*Input for this task*
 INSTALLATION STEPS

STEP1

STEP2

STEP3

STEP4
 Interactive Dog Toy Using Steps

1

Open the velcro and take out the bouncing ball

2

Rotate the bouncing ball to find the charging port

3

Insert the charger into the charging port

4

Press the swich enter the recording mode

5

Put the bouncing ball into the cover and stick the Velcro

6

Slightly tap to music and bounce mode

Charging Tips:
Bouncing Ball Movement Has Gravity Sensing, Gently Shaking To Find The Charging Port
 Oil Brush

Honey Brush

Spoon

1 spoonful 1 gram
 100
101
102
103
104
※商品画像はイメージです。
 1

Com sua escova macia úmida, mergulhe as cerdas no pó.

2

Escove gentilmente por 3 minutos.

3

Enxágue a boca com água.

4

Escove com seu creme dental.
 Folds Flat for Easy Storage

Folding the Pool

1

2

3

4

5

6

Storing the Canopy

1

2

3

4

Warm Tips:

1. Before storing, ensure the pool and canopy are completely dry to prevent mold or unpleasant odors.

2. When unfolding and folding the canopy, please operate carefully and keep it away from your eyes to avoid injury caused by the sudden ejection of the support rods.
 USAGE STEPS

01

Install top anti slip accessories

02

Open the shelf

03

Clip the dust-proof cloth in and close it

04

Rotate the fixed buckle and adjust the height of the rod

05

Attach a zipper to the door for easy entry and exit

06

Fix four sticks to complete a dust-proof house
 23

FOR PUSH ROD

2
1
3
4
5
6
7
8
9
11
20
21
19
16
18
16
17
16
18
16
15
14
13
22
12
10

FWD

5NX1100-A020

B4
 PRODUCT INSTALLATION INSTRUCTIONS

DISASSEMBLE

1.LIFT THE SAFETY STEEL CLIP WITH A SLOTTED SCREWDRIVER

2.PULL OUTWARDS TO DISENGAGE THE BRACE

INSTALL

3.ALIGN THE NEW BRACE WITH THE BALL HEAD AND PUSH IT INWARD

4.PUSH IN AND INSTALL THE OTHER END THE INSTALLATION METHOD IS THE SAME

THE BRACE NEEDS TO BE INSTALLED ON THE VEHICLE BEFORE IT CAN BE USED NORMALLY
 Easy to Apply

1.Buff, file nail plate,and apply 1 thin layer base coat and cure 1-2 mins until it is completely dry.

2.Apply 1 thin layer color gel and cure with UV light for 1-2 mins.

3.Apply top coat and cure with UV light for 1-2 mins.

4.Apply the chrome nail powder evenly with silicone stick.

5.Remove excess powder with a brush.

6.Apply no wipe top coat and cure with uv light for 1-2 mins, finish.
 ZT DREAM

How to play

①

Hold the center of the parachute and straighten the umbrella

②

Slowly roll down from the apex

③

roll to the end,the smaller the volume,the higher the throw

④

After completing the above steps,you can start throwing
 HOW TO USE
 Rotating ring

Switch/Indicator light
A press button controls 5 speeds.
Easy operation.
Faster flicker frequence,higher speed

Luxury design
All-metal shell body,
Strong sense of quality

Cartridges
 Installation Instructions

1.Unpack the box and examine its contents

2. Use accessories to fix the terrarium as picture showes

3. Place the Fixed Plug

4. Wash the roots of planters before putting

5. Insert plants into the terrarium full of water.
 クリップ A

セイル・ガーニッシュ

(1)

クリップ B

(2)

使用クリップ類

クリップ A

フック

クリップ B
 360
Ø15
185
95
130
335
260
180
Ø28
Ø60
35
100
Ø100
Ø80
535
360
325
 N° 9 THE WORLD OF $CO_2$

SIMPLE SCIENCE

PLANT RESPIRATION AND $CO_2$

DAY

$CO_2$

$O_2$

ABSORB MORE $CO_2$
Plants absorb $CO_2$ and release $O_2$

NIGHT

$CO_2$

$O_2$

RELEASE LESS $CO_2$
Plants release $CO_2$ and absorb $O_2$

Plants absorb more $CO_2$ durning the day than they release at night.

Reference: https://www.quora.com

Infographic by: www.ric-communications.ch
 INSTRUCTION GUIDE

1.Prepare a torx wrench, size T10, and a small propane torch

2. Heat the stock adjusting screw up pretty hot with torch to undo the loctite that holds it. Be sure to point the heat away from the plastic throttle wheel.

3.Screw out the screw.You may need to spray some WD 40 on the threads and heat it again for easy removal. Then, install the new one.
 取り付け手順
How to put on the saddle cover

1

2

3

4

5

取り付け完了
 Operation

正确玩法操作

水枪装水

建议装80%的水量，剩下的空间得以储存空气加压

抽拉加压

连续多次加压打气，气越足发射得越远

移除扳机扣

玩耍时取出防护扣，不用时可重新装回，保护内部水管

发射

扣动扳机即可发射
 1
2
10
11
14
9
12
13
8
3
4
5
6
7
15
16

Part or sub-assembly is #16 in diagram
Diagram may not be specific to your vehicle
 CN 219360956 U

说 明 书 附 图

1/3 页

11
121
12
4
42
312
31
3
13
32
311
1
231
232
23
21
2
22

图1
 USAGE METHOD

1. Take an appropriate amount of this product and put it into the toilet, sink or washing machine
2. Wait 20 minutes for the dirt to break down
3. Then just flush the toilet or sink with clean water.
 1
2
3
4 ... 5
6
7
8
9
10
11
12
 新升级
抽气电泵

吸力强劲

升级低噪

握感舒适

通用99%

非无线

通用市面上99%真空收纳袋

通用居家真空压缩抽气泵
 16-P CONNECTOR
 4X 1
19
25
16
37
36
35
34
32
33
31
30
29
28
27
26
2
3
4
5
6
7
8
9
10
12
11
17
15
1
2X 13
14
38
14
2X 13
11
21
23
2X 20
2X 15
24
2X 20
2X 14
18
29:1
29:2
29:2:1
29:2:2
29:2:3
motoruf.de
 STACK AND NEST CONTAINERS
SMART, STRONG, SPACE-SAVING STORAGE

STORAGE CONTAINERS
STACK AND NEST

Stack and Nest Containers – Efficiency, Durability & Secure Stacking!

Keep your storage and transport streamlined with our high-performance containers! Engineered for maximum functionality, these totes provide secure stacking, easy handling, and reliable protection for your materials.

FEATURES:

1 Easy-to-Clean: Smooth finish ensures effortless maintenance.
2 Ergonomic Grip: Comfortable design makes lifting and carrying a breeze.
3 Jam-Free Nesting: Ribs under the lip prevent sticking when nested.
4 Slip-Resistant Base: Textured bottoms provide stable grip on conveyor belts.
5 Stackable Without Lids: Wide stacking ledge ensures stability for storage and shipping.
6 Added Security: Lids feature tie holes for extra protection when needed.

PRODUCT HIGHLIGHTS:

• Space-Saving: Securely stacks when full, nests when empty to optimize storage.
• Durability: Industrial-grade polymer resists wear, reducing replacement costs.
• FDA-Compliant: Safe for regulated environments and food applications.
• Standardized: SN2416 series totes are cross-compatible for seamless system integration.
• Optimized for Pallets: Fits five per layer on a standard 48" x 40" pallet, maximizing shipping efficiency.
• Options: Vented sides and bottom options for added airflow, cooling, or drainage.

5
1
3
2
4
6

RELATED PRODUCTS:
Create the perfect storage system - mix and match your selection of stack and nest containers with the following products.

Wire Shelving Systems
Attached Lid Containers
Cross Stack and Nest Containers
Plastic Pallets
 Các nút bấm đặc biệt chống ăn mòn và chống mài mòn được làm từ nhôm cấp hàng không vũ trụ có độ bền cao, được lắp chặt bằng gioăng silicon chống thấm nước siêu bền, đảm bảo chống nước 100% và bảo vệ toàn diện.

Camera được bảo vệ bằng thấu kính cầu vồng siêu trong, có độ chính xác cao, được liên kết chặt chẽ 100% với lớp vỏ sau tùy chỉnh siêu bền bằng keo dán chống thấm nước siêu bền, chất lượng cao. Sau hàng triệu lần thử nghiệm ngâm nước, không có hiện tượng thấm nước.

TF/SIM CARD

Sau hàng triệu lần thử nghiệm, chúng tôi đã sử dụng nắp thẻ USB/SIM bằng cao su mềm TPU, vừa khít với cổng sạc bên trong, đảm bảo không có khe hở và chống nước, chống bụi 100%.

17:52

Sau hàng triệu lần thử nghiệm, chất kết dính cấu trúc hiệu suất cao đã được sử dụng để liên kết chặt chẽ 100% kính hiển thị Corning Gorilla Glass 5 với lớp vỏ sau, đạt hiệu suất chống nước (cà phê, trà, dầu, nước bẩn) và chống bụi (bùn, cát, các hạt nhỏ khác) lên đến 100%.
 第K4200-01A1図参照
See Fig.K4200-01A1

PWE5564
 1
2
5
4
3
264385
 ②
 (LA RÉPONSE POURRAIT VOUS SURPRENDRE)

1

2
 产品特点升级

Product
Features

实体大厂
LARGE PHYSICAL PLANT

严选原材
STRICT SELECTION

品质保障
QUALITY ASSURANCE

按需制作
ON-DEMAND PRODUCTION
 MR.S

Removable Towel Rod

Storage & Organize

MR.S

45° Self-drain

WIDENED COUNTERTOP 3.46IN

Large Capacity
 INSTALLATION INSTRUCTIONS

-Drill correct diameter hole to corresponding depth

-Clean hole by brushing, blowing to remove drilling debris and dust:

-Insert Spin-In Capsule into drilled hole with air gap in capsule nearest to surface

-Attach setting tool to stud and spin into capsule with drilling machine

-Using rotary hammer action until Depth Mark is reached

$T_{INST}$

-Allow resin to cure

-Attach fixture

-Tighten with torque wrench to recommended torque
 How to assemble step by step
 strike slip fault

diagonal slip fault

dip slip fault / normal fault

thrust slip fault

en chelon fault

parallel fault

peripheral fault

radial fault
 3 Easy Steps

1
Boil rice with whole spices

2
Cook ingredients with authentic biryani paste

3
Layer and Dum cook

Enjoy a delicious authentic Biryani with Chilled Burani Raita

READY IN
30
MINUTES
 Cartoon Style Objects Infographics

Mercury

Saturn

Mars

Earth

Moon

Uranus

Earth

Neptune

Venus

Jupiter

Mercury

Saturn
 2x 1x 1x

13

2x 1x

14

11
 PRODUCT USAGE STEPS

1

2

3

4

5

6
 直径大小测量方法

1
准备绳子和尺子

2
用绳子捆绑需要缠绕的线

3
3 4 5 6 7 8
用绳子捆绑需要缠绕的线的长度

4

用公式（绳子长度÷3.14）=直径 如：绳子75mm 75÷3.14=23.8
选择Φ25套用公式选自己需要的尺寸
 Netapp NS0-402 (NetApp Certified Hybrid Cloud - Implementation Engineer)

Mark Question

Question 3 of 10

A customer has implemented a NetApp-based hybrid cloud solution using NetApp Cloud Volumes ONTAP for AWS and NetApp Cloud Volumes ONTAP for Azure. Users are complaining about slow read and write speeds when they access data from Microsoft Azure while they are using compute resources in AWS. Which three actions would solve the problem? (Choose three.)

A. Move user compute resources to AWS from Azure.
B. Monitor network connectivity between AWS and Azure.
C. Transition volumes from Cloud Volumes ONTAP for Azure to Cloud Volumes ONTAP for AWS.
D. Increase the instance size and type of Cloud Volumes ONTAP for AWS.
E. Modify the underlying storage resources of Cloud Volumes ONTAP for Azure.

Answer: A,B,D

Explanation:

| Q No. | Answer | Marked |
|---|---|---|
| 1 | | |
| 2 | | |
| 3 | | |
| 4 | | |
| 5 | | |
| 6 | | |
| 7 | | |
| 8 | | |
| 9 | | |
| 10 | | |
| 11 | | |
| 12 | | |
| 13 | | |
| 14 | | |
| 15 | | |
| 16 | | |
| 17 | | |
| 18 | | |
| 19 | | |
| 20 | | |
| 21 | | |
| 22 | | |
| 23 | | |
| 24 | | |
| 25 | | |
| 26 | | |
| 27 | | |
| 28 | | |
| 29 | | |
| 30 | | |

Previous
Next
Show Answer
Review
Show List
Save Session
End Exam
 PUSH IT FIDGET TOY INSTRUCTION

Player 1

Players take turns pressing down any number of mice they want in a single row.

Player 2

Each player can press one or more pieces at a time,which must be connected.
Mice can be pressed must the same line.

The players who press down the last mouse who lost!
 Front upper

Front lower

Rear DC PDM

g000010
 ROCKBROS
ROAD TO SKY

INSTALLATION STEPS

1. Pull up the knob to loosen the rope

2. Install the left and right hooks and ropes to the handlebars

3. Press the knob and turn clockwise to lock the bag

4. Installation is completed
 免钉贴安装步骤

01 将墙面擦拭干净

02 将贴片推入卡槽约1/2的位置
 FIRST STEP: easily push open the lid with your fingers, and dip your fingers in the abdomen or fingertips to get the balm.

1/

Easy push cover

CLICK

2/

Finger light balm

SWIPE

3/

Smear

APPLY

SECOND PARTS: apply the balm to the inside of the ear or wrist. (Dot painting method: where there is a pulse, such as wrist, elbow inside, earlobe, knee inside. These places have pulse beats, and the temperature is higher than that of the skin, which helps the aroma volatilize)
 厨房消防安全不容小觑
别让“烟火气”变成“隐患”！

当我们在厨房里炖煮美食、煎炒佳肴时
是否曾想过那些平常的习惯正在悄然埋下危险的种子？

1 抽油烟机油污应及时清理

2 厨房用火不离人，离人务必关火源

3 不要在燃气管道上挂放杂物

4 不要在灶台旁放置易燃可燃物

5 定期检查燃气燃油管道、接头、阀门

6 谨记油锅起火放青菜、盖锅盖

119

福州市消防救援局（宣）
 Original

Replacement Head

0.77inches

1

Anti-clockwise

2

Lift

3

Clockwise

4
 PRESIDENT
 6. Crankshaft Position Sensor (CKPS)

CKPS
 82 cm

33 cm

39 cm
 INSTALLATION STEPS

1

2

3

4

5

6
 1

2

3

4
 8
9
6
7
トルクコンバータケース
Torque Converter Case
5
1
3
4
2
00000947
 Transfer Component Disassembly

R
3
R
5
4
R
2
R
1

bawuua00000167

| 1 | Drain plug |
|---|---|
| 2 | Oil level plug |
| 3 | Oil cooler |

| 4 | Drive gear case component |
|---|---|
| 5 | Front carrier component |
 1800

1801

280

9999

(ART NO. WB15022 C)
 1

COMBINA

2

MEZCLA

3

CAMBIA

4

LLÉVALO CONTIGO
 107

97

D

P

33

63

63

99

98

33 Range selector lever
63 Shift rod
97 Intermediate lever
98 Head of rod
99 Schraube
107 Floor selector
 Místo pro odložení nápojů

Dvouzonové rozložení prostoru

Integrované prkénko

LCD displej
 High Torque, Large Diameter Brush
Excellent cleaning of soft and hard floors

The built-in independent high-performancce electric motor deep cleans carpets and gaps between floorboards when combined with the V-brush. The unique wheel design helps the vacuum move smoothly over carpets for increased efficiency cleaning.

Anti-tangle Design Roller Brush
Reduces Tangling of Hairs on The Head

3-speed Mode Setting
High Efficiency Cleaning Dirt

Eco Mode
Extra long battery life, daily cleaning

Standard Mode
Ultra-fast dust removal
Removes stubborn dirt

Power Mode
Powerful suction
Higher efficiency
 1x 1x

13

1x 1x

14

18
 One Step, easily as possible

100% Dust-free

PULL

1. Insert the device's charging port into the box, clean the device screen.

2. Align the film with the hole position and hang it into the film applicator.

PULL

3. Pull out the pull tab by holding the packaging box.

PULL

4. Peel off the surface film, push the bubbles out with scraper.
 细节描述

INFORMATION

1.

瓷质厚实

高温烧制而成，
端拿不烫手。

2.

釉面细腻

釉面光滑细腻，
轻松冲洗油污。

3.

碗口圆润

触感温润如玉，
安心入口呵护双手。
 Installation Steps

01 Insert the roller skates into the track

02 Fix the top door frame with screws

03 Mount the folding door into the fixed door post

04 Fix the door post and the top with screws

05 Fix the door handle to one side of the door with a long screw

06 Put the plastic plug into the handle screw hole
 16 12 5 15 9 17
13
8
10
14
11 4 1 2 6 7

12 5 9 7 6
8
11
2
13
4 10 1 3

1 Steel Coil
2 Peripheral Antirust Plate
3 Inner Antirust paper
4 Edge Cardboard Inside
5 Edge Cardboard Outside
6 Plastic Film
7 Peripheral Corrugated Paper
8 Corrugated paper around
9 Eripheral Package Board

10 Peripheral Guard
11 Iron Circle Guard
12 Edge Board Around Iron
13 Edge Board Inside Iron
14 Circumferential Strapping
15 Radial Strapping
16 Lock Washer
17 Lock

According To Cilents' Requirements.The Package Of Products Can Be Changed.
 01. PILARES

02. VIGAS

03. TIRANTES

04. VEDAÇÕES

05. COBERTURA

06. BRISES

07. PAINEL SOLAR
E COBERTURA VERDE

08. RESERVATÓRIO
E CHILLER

*Task requirements*
Scan the material for the string "Corrugated". Copy each line where it appears.

*Response box*
7 Peripheral Corrugated Paper
8 Corrugated paper around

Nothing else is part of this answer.